━━━━━ DATA SECTION

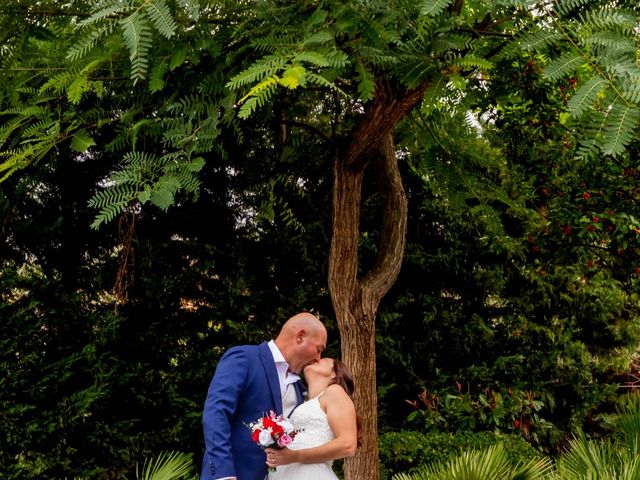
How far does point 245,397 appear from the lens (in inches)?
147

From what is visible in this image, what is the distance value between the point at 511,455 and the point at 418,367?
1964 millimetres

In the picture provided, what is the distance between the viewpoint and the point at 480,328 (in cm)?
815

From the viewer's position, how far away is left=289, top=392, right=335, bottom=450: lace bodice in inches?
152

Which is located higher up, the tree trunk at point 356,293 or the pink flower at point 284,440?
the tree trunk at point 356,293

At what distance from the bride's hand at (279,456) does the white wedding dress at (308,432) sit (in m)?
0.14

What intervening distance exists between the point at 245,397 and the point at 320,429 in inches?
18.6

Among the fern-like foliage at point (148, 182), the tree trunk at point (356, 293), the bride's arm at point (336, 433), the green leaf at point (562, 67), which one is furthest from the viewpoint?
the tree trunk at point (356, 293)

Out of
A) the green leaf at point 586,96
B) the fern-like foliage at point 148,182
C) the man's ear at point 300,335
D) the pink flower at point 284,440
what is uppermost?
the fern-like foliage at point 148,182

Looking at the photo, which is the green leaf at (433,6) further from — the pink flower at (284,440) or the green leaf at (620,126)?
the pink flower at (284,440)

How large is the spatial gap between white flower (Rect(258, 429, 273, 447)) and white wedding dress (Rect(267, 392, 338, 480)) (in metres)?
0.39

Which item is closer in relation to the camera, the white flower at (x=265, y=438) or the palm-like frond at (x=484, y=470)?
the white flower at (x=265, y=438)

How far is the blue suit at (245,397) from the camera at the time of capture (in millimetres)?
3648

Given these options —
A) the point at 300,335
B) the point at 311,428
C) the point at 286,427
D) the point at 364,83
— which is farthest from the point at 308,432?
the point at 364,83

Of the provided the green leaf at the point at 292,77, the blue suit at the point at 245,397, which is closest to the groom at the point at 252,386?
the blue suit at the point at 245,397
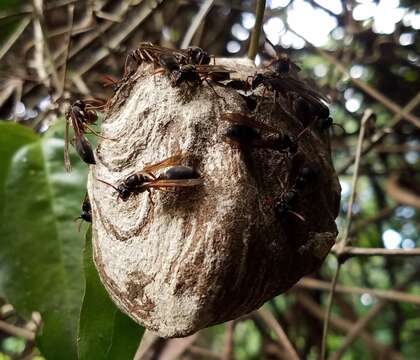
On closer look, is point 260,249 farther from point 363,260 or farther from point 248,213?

━━━━━━━━━━

Recast every one of the entries above as a numbered list with one line per item, skipping the blank lines and leaving out the pictures.

1. How far does point 245,397 appear from the lens (in inches)?
2. 147
3. From what is visible in this image, what is the distance value between the point at 511,455 and the point at 418,367?
4. 1964 millimetres
5. In the picture provided, what is the distance between the viewpoint and the point at 480,328 (in cm)?
6. 815
7. From the viewer's position, how far away is left=289, top=392, right=335, bottom=450: lace bodice in inches?
8. 152
9. Which is located higher up, the tree trunk at point 356,293 or the pink flower at point 284,440?
10. the tree trunk at point 356,293
11. At what distance from the bride's hand at (279,456) does the white wedding dress at (308,432) sit (in m)?
12. 0.14
13. What intervening distance exists between the point at 245,397 and the point at 320,429 in inches?
14. 18.6
15. Among the fern-like foliage at point (148, 182), the tree trunk at point (356, 293), the bride's arm at point (336, 433), the green leaf at point (562, 67), which one is furthest from the viewpoint?
16. the tree trunk at point (356, 293)
17. Out of
18. A) the green leaf at point 586,96
19. B) the fern-like foliage at point 148,182
20. C) the man's ear at point 300,335
21. D) the pink flower at point 284,440
22. what is uppermost?
23. the fern-like foliage at point 148,182
24. Looking at the photo, which is the green leaf at (433,6) further from — the pink flower at (284,440) or the green leaf at (620,126)?
25. the pink flower at (284,440)
26. How large is the spatial gap between white flower (Rect(258, 429, 273, 447)) and white wedding dress (Rect(267, 392, 338, 480)) (in metres)?
27. 0.39
28. Which item is closer in relation to the camera, the white flower at (x=265, y=438) or the palm-like frond at (x=484, y=470)?
29. the white flower at (x=265, y=438)
30. How far is the blue suit at (245,397) from the camera at the time of capture (in millimetres)?
31. 3648
32. Given these options —
33. A) the point at 300,335
34. B) the point at 311,428
35. C) the point at 286,427
36. D) the point at 364,83
37. — which is farthest from the point at 308,432?
38. the point at 364,83
39. Of the provided the green leaf at the point at 292,77, the blue suit at the point at 245,397, which is closest to the groom at the point at 252,386?
40. the blue suit at the point at 245,397
41. On closer look, is point 260,249 farther from point 363,260 or farther from point 248,213?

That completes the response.